Why is it so hard to train data scientists?

Some time ago I met a colleague who expressed her disappointment from two data scientists that she hired. These were the first employees with a data science degree hired by that company, and apparently did not meet the high expectations. She felt that in some cases the data scientists did not do work she could not do without them, and in other cases did not provide very useful insights.

I do not have specific information about the training and background of these two data scientists, but the difficulty in training effective data scientists is something I am definitely familiar with. In a time that almost anyone can define themselves as a data scientist, training a complete data scientist is a challenge.

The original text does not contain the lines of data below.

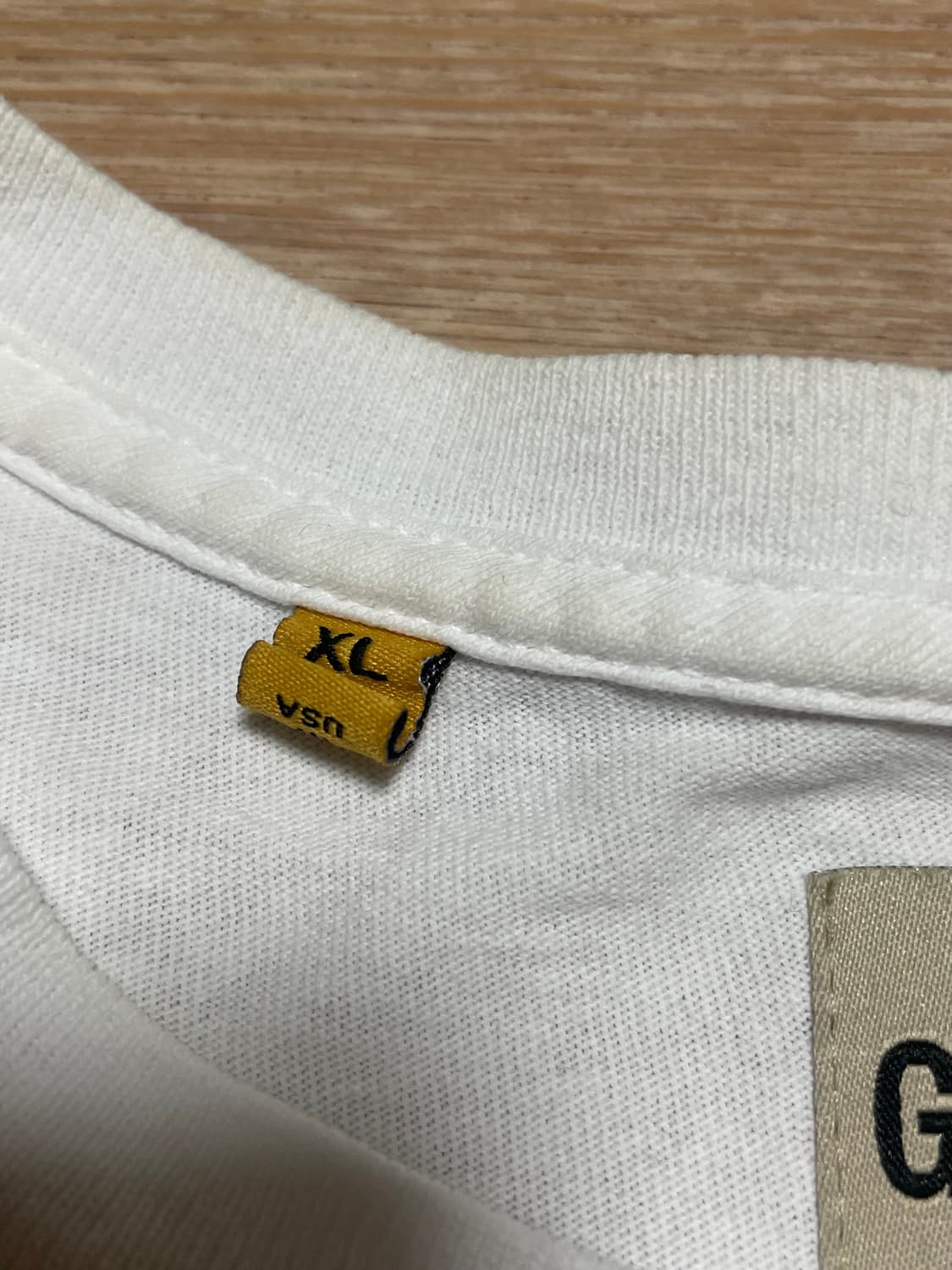 갤러리디파트먼트 반팔티셔츠 사이즈XL 상품이미지3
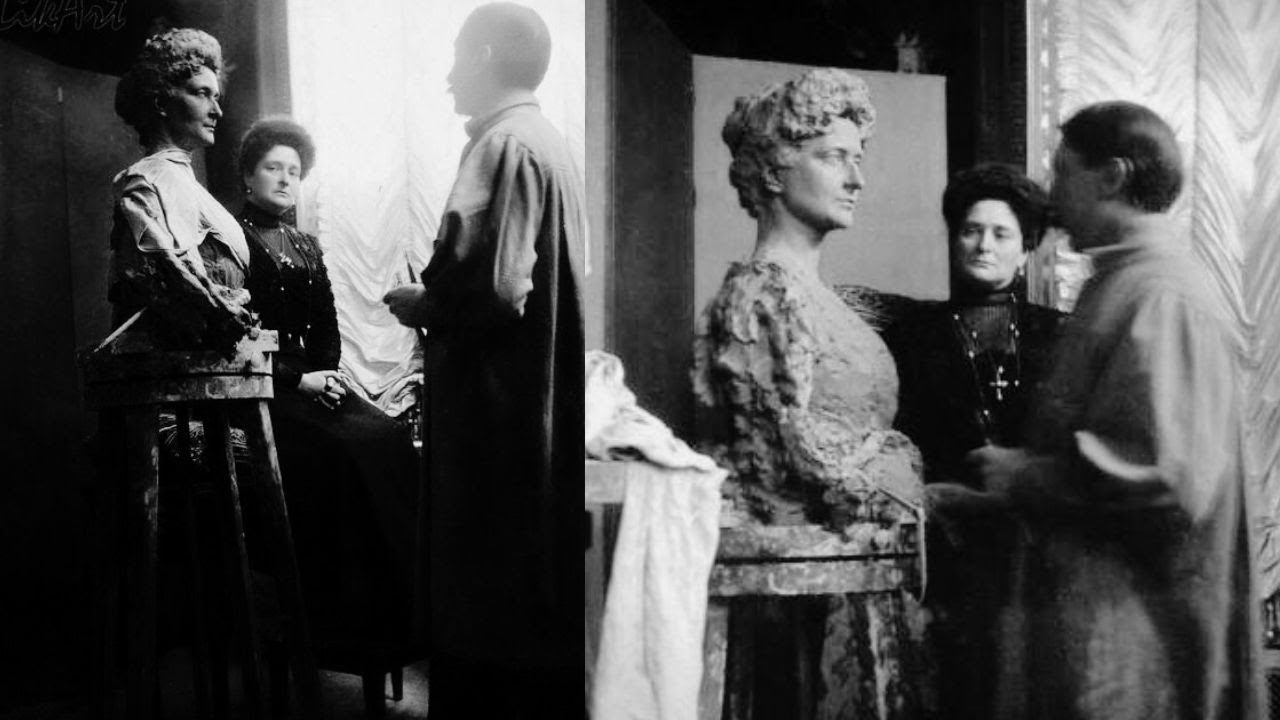 Rare photos of Empress Alexandra Feodorovna Of Russia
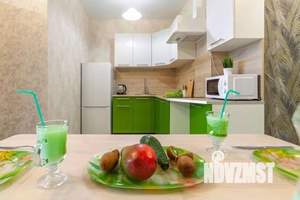 1-к квартира, посуточно, 36м2, 1/1 этаж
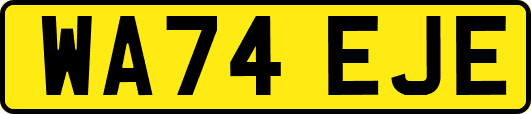 WA74EJE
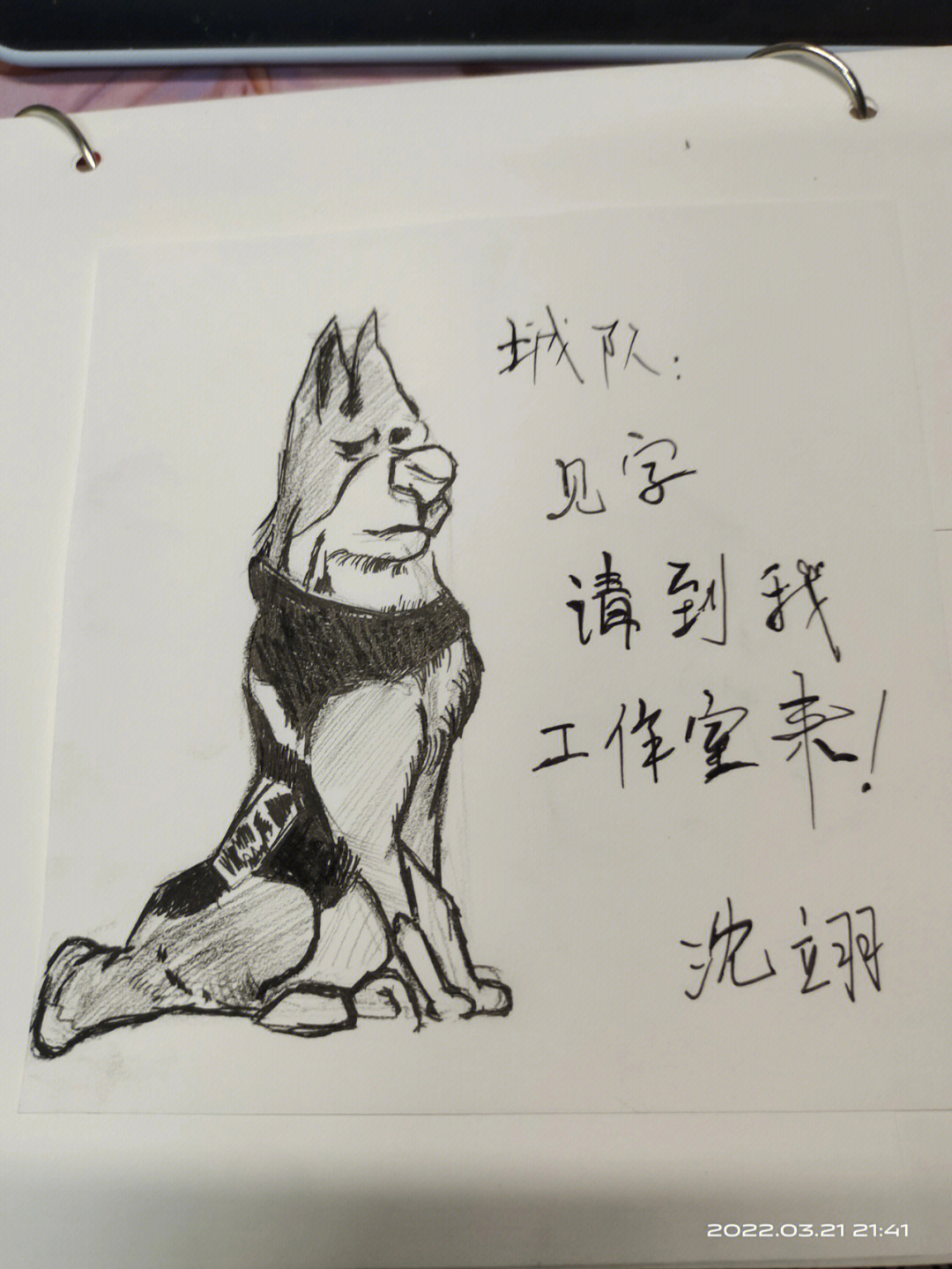 猎罪图鉴沈翎画画图片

A data scientist should be familiar with databases, as many of the world’s data are organized in relational and non-relational databases. For working with a variety of data types the data scientist needs to be able to parse and render files, and convert between data formats. Working with large databases often requires programing skills beyond basic scripting in R or Python, as well as knowledge in algorithm design and operating system. Machine learning is also a required skill. In other words, a complete data scientist should have knowledge in computer science at the level of a trained computer scientist.

A data scientist must also be highly familiar with statistics, and understand multiple statistical methods for tasks such as regression, dimensionality reduction, statistical significance analysis, Mote Carlo simulations, and Bayesian methods, to name a few. The data scientist needs to have knowledge in statistics at a level close to the knowledge of the statistician.

In addition to statistics and computer science, a data scientist should also have knowledge in business administration. That knowledge is required to understand and define the business problems, and communicate the insights.

Data analysis tools change rapidly, and I do not highlight knowledge of a specific tool as a major part of data science training. However, the reality is that the data scientist also needs to be familiar with a collection of data analytics tools, and be able to quickly learn new tools.

The combination of knowledge in computer science, statistics, business administration, and applied technology is very difficult to train to the deep level required from a data scientist, certainly in an undergraduate program. Therefore, complete data scientists is a rare species, and most of those who identify themselves as data scientists should be selected carefully to a job that meets their skillset and knowledge.